NFTはデジタルアートの世界における新たな展開をもたらしていますが、一般の人々の多くはその仕組みをあまり把握していません。では、NFTがNFTたらしめるものとは何でしょうか?

◆ 非代替トークン(NFT)とは何か?

Non-fungible tokens 非代替トークン(NFT)は、元々暗号通貨コミュニティから生まれた技術としての枠を超え、広く認知されるようになっています。NFTは、高額な取引で話題になり、何百万人もの人々にデジタルアートの新しい概念やモデルを紹介し、ますます多くの人々がその存在を知るようになりました。言ってみれば、NFTの革命は着々と進行中です。

各NFTが個々に固有かつユニークにコード化されているため、NFTは特にアート、コレクション、その他希少で唯一のアイテムを表すのに向いています。これは視覚芸術、音楽業界、ゲーム業界など、さまざまな分野に大きな影響を与えており、日々新しい使い方が生まれています。NFTは、ブロックチェーン上にさまざまなデジタルアセットを存在させることができることが明らかですが、それは具体的に何を意味するのでしょうか?

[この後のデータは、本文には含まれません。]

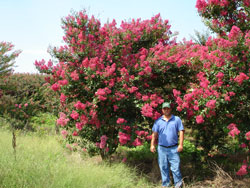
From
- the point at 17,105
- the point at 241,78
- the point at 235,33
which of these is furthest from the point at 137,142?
the point at 17,105

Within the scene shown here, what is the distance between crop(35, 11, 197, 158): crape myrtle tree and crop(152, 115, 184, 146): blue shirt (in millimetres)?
382

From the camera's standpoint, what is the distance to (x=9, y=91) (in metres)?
12.1

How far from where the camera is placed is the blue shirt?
480cm

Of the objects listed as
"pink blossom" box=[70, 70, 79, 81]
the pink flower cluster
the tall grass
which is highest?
"pink blossom" box=[70, 70, 79, 81]

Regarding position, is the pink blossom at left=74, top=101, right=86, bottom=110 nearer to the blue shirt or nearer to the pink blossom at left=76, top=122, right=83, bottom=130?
the pink blossom at left=76, top=122, right=83, bottom=130

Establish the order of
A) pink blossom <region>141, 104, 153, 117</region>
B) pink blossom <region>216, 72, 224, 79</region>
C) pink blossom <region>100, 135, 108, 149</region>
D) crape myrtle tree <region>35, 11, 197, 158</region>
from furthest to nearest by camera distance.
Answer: pink blossom <region>100, 135, 108, 149</region>, crape myrtle tree <region>35, 11, 197, 158</region>, pink blossom <region>141, 104, 153, 117</region>, pink blossom <region>216, 72, 224, 79</region>

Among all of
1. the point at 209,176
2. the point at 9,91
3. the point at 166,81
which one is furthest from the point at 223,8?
the point at 9,91

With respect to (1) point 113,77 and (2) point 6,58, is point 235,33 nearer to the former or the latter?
(1) point 113,77

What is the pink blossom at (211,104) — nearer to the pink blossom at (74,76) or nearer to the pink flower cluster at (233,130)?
the pink flower cluster at (233,130)

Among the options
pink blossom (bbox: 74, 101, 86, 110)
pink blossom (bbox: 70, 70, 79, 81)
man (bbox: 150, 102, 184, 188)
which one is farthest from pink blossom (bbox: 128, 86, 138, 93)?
pink blossom (bbox: 70, 70, 79, 81)

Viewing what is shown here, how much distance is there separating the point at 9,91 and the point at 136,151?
7.33 m

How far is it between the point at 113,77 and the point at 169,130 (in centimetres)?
157

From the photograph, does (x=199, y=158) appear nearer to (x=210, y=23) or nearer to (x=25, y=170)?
(x=210, y=23)

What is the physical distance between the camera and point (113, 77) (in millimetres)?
5383
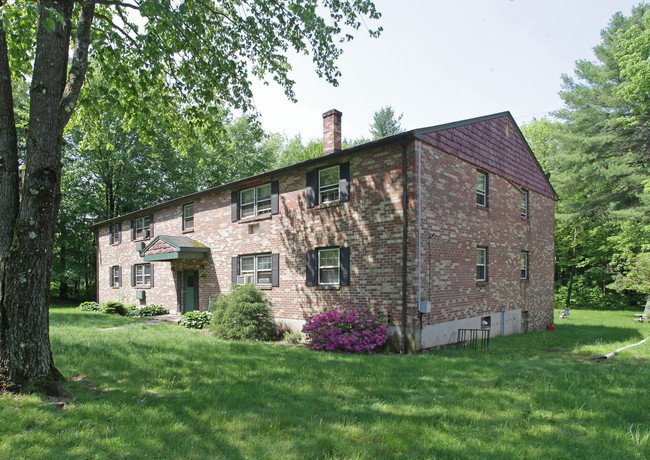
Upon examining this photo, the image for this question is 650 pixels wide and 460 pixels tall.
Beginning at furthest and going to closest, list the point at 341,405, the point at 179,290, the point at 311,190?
the point at 179,290 → the point at 311,190 → the point at 341,405

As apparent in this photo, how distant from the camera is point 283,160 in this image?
46.6m

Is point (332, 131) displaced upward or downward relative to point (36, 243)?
upward

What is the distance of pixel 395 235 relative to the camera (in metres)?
10.8

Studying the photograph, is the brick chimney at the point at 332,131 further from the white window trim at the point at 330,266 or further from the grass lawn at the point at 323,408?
the grass lawn at the point at 323,408

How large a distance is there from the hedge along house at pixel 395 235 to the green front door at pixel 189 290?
0.05 meters

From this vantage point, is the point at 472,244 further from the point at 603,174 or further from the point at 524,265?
the point at 603,174

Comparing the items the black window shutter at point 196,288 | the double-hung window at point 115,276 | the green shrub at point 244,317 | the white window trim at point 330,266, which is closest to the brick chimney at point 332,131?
the white window trim at point 330,266

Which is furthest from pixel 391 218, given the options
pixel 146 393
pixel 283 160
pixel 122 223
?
pixel 283 160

◆ NFTアートは本当にブロックチェーン上に「存在」しているのか?

NFTの最も重要な要素の一つは、他のトークンと区別するためのユニークなIDです。最も一般的なNFTの形態であるERC-721トークン化標準は、特定のNFTの所有権の移転や変更を記録するイーサリアムのスマートコントラクトによって支えられています。

○ ERC-721とは?

ERC(Ethereum Request for Comments)とは簡単に言うとEthereumのブロックチェーン上にトークンを導入する際の規格です。Ethereumの全体の規格はEIP(Ethereum Improvement Proposals)と呼ばれており、その中のカテゴリーの一つにERCというものが存在しています。ERCの番号はGithubで提案された順番を示しています。

ERC-721は、NFTに対する標準規格です。つまり、この種類のトークンはそれぞれがユニークな存在であり、発行日、希少性、および外見などの点で、同一のスマートコントラクトで発行される他のトークンとは異なる値を持つことができます。 

すべてのNFTは、tokenidと呼ばれるunit256変数を持つため、ERC-721を伴うコントラクトでは、contract adress, unit 256 tokenidのペアはグローバルに固有でなければなりません。 その上で、各Dappでは、tokenidの入力から、ゾンビ、武器、スキル、あるいは可愛い子猫といったクールな画像を出力する「コンバーター」を搭載することができます。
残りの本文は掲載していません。